**EXERCISE BRIEF**
Extend the discussion below about using the GPU for 2D and terminal rendering, picking up right after its final sentence.

**QUOTED TEXT**
· · · · · · ·

Because it’s very easy for the CPU-GPU interface to become the bottleneck, as state-of-the-art resolutions require shoving around literal gigabytes per second to get a standard framerate (seriously, make a rough estimate how much data your 300 ppi phone or tablet is pumping over the bus to the screen, it’s chilling), and the less you do it the better. (See a HN comment about Audacity slowing down in recent years [as screen resolution increases]: https://news.ycombinator.com/item?id=26498649.) Getting a not-quite-SIMD processing unit specializing in throughput above all else to do your heavy lifting is a bonus.
I suspect the underlying question is “why a supposedly-3D-optimized GPU for a 2D task?” While it’s true that modern GPUs are 3D-optimized, that’s AFAICS because the decade-long lull of 1MP-or-so screens and ever-more-powerful desktop CPUs ca. 2000–2010(?) made CPU 2D rendering mostly “fast enough” so as the programmable 3D pipeline emerged the 2D accelerator from the workstation era died out, leaving perhaps only an optimized blit behind.
Compute- and power-constrained handheld devices and higher-resolution screens made developers (software and hardware) wake up in a hurry, but now, a redraw-everything-every frame, 3D-adapted graphics facility is what you have, so a redraw-everything-every-frame, 3D-adapted graphics facility is what you shall use. The much more parallel and power-efficient processor and wider bus is still easily worth it, if you spend the effort to wrangle it.
(It’s interesting to think what 2D-optimized hardware would look like. Do people know how to do analytic or even just AGG-quality 2D rasterization on a GPU? Or anything but simple oversampling.)
Not a graphics programmer, treat with a measure of skepticism.
I have been using computers on a daily basis since the mid 80's. I have seen many applications that stretched or exceeded the capabilities of the machine I was running them on, resulting in sub-par performance that left me wishing for a hardware upgrade to make using the application a more pleasant experience.
None of them were text editors or terminal emulators.
Notably there's something like an order of magnitude or more difference in performance between terminals that people are perfectly happy to use. (EDIT: To quantify this: on my system, catting the same file to a window taking about half my screen took an average of 1.443s with st, 1.16 seconds with xterm, 0.165s with rxvt xterm, and 0.404s with Kitty - all average over 3 runs)
Very few non-gpu accelerated terminals get anywhere near maximising performance and they're still fast enough that most people don't even notice because most applications, including most editors, once even remotely optimized themselves, don't tend to push even a non-accelerated terminal very hard.
Put another way: a typical test case of the performance of a terminal tends to be spewing log output or similar to it at a rate where the obvious fix is to simply decouple the text buffer from the render loop because nobody can read it all anyway (but really, a lot of the developers of these terminals should start by looking at rxvt and at least get to a decent approximation first before they start doing those kinds of shortcuts)
Fast enough terminal rendering was solved by the mid 1980s, and performance increases have outpaced resolution increases by a substantial factor.

· · · · · · ·

**RECORD EXTRACTS**

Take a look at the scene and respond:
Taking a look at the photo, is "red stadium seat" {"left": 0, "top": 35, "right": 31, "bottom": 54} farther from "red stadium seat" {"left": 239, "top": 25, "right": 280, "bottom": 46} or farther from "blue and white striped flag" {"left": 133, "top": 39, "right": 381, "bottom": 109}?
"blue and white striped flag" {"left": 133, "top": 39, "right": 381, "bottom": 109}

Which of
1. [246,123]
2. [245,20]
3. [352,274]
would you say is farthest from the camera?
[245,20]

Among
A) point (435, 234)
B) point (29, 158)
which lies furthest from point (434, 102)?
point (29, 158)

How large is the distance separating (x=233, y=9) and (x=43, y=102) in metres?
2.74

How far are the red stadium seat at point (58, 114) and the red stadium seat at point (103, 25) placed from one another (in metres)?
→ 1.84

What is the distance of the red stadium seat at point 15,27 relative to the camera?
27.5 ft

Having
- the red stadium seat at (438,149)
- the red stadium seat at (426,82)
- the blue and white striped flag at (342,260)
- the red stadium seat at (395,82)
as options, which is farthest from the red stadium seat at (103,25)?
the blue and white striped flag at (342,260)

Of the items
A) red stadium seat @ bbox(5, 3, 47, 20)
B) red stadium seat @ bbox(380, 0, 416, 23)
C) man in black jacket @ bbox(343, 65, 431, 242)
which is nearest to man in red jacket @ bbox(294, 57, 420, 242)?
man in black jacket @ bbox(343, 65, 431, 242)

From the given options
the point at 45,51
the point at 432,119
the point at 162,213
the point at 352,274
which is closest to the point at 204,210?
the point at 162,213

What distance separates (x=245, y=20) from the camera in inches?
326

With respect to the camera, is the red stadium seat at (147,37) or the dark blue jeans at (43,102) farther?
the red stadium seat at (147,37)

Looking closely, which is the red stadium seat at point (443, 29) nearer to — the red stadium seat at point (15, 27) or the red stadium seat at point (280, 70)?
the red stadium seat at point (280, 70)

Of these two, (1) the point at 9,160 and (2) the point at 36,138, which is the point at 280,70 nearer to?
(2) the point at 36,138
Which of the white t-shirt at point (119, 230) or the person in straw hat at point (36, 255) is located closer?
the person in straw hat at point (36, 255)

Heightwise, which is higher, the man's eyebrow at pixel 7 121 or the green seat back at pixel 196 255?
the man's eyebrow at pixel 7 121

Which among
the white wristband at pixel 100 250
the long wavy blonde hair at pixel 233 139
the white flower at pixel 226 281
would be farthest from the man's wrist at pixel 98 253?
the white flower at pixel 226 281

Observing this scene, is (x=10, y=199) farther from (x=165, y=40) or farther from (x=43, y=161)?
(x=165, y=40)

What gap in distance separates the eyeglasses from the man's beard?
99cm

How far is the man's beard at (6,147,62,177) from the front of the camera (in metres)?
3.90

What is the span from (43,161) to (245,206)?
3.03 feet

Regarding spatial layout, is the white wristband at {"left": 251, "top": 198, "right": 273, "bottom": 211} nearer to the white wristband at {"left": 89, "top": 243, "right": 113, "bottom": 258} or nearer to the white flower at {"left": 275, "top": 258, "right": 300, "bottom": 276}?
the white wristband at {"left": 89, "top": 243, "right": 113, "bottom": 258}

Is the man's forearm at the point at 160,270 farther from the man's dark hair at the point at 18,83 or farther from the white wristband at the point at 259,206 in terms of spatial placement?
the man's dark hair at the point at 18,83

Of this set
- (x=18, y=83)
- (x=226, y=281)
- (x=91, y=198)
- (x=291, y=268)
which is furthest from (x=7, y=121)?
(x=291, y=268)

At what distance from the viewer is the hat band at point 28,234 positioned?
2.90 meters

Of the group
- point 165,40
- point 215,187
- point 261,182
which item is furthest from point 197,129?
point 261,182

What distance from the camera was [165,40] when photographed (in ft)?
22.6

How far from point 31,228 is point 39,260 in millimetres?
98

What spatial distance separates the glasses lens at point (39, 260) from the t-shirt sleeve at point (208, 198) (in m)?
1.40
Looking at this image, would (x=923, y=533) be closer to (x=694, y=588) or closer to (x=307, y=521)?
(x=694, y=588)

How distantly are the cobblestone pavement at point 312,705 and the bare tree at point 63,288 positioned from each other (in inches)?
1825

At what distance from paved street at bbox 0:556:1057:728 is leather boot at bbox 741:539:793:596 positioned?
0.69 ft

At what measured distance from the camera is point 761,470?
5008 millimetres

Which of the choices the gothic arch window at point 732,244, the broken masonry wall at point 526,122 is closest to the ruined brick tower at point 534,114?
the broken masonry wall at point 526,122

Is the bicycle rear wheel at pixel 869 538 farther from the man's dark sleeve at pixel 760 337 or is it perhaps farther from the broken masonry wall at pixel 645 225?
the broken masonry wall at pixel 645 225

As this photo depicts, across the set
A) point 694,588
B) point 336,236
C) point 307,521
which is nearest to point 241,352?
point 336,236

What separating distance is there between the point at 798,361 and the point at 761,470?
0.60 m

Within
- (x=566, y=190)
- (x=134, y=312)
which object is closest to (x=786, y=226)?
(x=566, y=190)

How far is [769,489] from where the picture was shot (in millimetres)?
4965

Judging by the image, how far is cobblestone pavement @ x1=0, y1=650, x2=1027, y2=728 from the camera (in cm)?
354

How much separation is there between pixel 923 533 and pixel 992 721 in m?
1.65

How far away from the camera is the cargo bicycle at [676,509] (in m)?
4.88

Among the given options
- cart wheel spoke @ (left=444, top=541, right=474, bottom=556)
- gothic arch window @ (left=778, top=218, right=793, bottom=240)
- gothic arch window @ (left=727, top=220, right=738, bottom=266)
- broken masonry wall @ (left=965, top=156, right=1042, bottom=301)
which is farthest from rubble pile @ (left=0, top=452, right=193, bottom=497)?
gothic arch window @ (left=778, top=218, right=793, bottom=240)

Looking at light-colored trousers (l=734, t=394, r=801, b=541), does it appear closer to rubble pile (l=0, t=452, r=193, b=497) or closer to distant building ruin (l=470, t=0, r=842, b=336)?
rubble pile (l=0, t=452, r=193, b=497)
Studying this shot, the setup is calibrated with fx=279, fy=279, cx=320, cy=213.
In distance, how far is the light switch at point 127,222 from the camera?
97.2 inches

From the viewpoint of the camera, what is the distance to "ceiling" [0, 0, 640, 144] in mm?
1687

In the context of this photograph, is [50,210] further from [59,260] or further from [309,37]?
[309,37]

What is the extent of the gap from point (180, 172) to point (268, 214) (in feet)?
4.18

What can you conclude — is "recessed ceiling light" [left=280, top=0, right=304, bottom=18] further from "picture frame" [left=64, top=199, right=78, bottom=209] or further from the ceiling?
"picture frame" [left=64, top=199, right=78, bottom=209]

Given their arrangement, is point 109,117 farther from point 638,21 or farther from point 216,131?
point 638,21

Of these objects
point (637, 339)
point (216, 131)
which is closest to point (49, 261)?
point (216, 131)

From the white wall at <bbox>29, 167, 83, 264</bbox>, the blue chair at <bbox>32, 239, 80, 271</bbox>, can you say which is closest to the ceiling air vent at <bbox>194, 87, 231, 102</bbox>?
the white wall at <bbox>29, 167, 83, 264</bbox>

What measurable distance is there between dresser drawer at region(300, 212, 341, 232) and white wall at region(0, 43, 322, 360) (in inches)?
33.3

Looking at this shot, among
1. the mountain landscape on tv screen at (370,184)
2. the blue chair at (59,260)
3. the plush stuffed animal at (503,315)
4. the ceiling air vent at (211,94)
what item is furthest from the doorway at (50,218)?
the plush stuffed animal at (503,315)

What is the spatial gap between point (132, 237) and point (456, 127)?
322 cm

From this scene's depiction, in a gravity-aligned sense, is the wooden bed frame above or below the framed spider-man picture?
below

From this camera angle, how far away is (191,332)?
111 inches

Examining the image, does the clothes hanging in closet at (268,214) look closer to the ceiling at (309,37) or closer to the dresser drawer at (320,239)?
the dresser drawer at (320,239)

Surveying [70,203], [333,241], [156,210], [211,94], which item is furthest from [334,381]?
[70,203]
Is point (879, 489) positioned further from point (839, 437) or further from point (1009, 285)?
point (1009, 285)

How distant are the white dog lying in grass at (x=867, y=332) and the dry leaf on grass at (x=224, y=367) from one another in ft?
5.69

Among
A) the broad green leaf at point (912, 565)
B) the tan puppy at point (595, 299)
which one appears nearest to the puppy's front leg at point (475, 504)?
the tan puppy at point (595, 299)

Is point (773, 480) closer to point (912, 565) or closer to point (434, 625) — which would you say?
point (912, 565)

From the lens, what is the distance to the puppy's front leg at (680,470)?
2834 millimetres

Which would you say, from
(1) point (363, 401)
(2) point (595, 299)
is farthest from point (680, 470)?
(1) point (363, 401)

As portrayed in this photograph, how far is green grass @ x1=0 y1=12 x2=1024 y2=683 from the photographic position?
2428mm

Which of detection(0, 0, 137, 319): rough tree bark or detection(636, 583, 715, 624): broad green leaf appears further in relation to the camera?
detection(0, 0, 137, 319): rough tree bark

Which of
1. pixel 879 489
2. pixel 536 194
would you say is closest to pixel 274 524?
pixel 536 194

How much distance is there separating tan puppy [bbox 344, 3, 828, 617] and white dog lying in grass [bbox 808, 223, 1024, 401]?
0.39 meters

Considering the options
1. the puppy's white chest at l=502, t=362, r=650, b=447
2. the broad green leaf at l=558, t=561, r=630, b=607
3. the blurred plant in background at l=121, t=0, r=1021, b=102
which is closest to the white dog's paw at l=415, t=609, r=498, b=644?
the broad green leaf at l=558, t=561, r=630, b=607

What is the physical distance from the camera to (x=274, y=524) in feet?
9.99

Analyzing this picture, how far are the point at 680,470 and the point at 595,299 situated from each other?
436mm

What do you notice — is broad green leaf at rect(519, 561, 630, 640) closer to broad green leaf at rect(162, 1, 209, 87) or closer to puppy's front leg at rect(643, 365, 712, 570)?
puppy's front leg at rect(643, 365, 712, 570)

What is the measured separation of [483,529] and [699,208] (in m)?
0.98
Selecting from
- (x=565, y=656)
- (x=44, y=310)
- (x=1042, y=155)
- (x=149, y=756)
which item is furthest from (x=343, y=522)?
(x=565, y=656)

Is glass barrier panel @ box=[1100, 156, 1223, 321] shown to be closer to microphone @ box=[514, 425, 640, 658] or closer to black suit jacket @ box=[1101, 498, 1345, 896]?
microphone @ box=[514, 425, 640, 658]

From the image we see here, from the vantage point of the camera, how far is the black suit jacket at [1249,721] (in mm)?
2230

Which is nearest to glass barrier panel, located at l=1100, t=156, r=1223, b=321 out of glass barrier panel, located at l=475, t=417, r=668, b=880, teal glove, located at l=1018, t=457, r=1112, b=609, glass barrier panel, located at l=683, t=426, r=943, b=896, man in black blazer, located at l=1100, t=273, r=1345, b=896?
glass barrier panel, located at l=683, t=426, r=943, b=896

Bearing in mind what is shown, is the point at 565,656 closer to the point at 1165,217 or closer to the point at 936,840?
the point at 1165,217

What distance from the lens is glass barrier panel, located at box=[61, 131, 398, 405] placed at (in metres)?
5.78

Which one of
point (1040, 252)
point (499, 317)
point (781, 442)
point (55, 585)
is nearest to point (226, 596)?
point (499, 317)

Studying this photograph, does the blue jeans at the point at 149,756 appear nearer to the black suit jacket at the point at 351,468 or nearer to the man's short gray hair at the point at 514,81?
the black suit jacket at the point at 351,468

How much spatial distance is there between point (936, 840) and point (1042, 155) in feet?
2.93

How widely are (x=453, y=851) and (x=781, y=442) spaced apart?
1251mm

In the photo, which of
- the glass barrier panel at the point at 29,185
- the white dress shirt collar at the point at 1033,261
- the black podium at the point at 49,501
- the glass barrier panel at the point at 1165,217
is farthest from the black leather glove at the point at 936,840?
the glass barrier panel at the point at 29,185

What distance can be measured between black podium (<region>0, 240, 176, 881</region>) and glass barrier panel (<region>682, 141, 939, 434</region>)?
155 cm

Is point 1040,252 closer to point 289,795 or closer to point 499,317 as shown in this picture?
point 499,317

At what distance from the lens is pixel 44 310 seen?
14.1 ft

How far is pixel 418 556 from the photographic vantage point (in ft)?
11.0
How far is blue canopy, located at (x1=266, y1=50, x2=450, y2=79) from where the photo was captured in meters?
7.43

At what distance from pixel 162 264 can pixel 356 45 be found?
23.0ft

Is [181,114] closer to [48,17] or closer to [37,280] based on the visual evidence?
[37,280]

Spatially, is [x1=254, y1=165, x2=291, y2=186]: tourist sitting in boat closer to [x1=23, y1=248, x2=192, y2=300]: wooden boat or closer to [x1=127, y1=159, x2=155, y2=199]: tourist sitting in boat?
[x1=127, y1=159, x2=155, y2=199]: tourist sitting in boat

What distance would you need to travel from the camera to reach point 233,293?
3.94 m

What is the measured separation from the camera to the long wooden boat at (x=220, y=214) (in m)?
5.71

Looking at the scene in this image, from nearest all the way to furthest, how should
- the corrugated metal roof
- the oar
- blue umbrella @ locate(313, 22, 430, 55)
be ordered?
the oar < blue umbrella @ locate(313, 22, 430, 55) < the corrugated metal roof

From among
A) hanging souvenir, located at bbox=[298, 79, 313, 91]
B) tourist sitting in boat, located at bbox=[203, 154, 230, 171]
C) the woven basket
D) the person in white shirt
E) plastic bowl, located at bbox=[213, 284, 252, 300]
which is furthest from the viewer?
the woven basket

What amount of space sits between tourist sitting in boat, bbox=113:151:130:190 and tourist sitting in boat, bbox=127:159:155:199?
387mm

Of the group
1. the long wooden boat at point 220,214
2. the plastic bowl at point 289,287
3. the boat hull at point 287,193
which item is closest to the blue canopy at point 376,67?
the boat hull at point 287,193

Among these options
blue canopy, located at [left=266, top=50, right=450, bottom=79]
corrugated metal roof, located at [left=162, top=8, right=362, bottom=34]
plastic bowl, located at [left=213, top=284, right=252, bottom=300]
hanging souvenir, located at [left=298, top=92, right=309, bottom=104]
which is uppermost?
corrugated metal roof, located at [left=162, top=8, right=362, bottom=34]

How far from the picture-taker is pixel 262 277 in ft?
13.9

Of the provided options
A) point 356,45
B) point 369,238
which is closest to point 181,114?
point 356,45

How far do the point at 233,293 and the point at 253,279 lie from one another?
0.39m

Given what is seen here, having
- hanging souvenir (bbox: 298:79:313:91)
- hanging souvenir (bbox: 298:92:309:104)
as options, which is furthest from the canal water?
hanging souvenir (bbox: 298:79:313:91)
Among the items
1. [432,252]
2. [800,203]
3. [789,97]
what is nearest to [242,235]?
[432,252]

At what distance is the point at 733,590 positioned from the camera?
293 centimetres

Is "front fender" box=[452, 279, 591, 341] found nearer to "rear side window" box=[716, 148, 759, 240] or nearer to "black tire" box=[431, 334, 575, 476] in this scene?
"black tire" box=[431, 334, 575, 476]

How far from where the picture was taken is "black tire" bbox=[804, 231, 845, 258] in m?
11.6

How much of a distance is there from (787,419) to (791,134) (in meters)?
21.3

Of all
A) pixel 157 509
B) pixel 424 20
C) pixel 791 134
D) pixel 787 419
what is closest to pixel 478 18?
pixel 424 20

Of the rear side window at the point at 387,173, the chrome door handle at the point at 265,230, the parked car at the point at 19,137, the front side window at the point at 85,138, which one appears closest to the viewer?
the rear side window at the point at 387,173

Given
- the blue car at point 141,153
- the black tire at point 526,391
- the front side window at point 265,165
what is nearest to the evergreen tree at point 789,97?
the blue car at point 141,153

· · · · · · ·

**THE ANSWER**
The bulk of the 3D work is still 2D, filling all the pixels, rasterizing 2D triangles after they’ve been transformed, projected to 2D, and clipped. Shaders might have lots of 3D math, but that’s really just pure math and no different from 2D math as far as the GPU is concerned.
> Do people know how to do analytic or even just AGG-quality 2D rasterization on a GPU? Or anything but simple oversampling.
Yes, I think so - if you mean quads & triangles.
The problem, of course, is analytic filtering (even 2D) usually isn’t worth the cost, and that oversampling is cheap and effective and high enough quality for most tasks. (Still, adaptive oversampling and things like DLSS are popular ways to reduce the costs of oversampling.) The path rendering people think carefully about 2d path rendering though:
And don’t forget mipmapped texture sampling, even in 2D, is better than oversampled.
A very common shader trick for 2d antialiasing that’s better than oversampling (not analytic, but sometimes damn close) is to use the pixel derivatives to compute the edges of a mask that blends from opaque to transparent in ~1-pixel. https://www.shadertoy.com/view/4ssSRl
> Do people know how to do analytic or even just AGG-quality 2D rasterization on a GPU?
I suppose the sensible answer is "do it in a compute shader if you care about pixel-perfect accuracy". Which you arguably should for 2D stuff, given that the overhead is low enough.
Sure, but did that "2D" orientation boil down to anything beyond accelerated blitting and perhaps a few geometry-rendering primitives? Part of the problem is also that there never was a standard feature set and API for 2D acceleration comparable to OpenGL or Vulkan. So support for it was highly hardware-dependent and liable to general bit rot.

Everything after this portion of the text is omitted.